Starting from primary school, my teachers had told me that most plastics are non-degradable and they would bring extensive damage to the environment. It was terrible to see those pictures depicting that the plastic bags and garbages polluted and occupied the ocean and the animals had nowhere to go – they had to eat those plastics and die. I couldn’t imagine that the plastic bags we used daily could pile up to an entire mountain of plastic wastes, and I felt that should be a very wrong trend. I had always heard that the news in television saying “we will find no place to dispose those plastics in xx years and we’ll be surrounded by the plastic waste.” I was always freaked out by those news. When going out for shopping, I always told my parents to not use the one-time plastic bags provided by the supermarkets – but they always refused. In fact, there weren’t many alternatives to the plastic bags. We only had one cloth bag at the time and it was too small for any regular shopping. I remembered some of my classmates in a class activity had suggested carry a suitcase for shopping, while it sounded promising – it just looked too hilarious. No one would actually take a suitcase to the supermarket and fill it with groceries.

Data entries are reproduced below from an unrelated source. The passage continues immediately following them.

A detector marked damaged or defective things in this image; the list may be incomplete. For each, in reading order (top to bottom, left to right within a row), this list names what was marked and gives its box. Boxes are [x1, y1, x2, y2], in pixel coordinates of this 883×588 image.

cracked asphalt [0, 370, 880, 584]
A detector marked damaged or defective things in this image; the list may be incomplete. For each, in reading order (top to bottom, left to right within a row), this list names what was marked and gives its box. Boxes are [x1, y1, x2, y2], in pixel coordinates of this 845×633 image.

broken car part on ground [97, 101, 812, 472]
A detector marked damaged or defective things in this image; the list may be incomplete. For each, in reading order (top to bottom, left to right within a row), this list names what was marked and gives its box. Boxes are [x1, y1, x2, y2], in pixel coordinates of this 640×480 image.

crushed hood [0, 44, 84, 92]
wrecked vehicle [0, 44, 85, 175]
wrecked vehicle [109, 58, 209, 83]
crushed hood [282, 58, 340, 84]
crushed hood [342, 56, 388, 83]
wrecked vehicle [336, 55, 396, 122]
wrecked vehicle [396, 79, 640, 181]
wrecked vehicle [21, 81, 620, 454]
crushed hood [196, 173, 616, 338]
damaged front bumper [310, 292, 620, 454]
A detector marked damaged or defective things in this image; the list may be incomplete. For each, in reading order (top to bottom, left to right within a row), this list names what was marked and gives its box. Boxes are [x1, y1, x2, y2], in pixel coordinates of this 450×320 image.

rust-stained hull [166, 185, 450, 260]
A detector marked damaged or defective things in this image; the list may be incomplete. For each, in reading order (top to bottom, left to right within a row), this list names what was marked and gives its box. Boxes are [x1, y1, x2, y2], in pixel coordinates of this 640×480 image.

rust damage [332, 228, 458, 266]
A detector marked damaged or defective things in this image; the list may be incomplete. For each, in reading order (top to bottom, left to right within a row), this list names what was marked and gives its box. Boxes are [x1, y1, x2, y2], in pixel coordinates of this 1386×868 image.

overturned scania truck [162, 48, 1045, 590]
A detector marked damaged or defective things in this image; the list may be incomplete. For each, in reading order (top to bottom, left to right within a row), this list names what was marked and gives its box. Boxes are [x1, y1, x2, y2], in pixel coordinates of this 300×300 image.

I felt lucky that China was one of the first countries in Asia to restrict the use of plastic bags. In 2008, a restriction was implemented nationwide that markets would not be allowed to provide plastic bags for free [1]. Alternatives started to show up after this policy: cloth bags, paper bags, paper boxes, etc. The news media started to cheer just two months later: although it had brought inconvenience to people, the use of plastic bags had decreased by 80% in my city Shenzhen [1]. My parents started to adapt this new way of shopping as well. They bought a dozen of environmental-friendly reusable cloth bags and we would bring them every time we visited the supermarket. It became a regular habit for my parents and me to bring some bags by ourselves before buying groceries.
However, this trend of not using plastic bags has been slowly reversed in recent years. China has been proud of itself in the fast development of online shopping, food delivery, and cash-less payments, but those developments also have brought the increased use of plastic bags and wrappings. Excessive wrappings (mostly plastic) are common in online shopping. Plastic bags are just necessary for food deliveries. And as companies promote cash-less payments, people start to bring nothing but a smartphone for shopping – so why would they even bother bring a reusable cloth bag? [1] All those developments pose new problems to the society: how can we control those exploding uses of plastic bags before it is too late?

The authorities has started to take some action in policy making this year. But as a citizen, I need to take some actions as well. I need to reduce or avoid the use of plastic bags and wrappings in my daily life. Inconvenience can never be the excuse for using plastic bags. I need to make specific goals, say, reduce the use of plastic bags by 10% every week. Some parts might be easy, like I still maintain the habit to bring my own reusable bags when I go for shopping. But there will be hard parts. Food deliveries rely on the use of plastic bags and containers, especially when there are liquids in the food. For me, I will probably try to get some takeout from the restaurants instead of using the food delivery service. I’ll also bring my own containers for food instead using the disposable ones. It is challenging to reduce the use of plastic bags and wrappings under those developments of new technology, but as responsible citizens, we can definitely take our own parts to reverse the trend again. Less plastics, and it will be much better for the environment we live on.
Reference:
1. A news article by oeeee.com. Chinese Version. English translation by Google.